It could be done with page translation hardware. The problem, of course, is that it is said hardware would be external to the '816. Since it is the '816 that is responsible for setting the effective address, the cart is in front of the horse and the conventional methods of mapping virtual addresses to physical ones aren't going to work.

I don't see any obvious reason why an malloc function that spans banks can't be made to work. As you note, a large allocation would have to either start at the zeroth address of the next bank or be prepared to use multiple contiguous banks. The latter would require the use of 24 bit pointers for everything. Whomever was responsible for the development of the WDC C compiler worked out a solution. This excerpt from the C compiler's manual sheds some light on the subject:

    Heap Functions

    The ANSI standard library includes functions for allocating, freeing and reallocating memory from a memory heap. The
    WDC C Development System supports a heap built on top of the sbrk() function. This function allocates memory from a
    heap area that is specified by the programmer. The beginning of the heap is specified by declaring and initializing the two
    variables, heap_start and heap_end. The sbrk() function begins by allocating memory starting at heap_start and will
    continue to allocate until heap_end is reached. For the small and medium models, the heap must be in bank zero, while for
    the compact and large models, the heap may be anywhere in memory and of any size
    .
    [emphasis added]

    For example:

      void *heap_start = ( void * )0xa000, *heap_end = (void * )0xd000;
      void *heap_start = (void * )0x28000, *heap_end = (void * )0x48000;

    The first example allocates 0x3000 bytes of space in the zero bank. The second example allocates 128K of space in banks 2,
    3 and 4. The ANSI functions that use the heap are malloc, calloc, realloc, and free. The sbrk function is not an ANSI
    function. The small and medium model libraries also contain the functions farsbrk, farmalloc, farfree, farrealloc, and
    farcalloc. These functions use full 32 bit pointers which must be declared as far in these models.

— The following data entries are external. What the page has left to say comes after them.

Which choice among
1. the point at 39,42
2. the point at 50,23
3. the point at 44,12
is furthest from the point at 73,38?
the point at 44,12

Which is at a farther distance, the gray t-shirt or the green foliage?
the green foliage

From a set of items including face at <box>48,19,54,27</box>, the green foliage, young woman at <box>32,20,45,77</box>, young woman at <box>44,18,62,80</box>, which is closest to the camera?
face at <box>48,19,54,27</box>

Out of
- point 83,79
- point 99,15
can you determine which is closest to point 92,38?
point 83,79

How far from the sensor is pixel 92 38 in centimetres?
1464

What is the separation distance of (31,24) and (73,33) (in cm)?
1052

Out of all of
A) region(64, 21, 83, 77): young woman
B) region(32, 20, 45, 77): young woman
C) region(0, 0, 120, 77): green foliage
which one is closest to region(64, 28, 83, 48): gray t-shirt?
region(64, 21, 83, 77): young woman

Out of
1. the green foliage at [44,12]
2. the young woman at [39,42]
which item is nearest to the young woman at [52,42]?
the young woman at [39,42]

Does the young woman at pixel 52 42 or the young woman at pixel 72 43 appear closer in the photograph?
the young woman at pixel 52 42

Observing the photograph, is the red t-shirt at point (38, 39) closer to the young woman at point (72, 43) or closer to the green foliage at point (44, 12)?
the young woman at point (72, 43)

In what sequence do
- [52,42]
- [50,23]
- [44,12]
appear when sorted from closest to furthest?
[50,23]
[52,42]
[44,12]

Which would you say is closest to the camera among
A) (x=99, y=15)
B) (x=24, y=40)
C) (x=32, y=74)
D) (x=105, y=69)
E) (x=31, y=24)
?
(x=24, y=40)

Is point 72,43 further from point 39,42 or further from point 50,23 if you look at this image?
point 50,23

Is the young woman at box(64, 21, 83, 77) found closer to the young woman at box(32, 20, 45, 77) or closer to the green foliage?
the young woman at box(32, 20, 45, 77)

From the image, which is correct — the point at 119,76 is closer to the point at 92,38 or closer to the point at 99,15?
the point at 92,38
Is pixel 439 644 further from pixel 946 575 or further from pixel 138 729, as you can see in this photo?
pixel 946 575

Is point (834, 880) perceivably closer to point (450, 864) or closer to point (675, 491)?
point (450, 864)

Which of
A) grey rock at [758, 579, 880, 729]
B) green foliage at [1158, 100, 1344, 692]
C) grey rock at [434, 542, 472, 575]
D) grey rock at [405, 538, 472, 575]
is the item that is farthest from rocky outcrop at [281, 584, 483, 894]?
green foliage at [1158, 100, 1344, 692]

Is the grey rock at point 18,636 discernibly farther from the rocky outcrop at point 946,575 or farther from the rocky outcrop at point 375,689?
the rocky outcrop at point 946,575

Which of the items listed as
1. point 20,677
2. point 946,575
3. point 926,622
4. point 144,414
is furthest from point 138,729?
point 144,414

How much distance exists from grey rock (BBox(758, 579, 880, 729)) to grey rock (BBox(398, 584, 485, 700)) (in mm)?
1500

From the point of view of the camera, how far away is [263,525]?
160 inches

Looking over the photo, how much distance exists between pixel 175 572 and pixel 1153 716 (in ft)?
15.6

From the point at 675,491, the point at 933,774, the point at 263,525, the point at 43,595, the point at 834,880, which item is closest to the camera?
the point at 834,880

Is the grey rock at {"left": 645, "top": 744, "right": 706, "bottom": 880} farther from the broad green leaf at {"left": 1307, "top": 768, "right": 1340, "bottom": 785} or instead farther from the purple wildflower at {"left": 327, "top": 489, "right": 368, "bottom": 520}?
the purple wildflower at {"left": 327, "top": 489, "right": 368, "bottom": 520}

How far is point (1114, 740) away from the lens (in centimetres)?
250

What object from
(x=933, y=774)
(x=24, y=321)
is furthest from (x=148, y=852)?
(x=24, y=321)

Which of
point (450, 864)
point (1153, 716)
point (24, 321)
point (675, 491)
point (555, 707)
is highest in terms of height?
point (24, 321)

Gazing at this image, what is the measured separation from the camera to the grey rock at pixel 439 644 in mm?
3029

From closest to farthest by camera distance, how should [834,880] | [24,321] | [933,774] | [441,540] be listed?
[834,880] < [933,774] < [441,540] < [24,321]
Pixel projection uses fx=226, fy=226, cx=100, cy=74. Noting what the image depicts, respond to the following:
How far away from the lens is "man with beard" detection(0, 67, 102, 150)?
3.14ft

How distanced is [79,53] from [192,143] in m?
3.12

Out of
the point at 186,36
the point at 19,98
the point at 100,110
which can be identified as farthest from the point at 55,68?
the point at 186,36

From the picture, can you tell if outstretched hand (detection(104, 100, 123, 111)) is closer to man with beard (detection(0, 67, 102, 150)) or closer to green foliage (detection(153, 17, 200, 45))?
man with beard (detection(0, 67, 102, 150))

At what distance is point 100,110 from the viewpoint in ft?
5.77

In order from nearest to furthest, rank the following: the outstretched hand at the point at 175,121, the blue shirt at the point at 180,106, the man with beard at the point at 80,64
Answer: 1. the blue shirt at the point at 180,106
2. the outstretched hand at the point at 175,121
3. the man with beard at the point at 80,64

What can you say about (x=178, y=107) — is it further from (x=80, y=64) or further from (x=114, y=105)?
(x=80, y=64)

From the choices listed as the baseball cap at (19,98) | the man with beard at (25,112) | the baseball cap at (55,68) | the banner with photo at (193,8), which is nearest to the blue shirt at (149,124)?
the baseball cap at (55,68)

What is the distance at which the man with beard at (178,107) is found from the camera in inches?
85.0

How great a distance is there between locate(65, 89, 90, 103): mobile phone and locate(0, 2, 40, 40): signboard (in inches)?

    To have the heap start at the end of the “Unitialized Data” area, use the following statements:

      extern char _END_UDATA:
      void *heap_start = ( void * )&_END_UDATA, *heap_end = ( void * )( &_END_UDATA + nnn );

The remark about sbrk not being an ANSI function is important—it's operating system dependent. The local operating system would have to provide some mechanism to implement sbrk, which could be modeled on UNIX's or Linux's implementation. In UNIX/Linux, the brk call sets a new absolute ending address for the heap space, whereas sbrk relocates the end of the heap space by adding its argument to the current address (a negative argument to sbrk shrinks the heap space size). Although it isn't clear from what I read, their sbrk function appears to model the UNIX/Linux equivalent.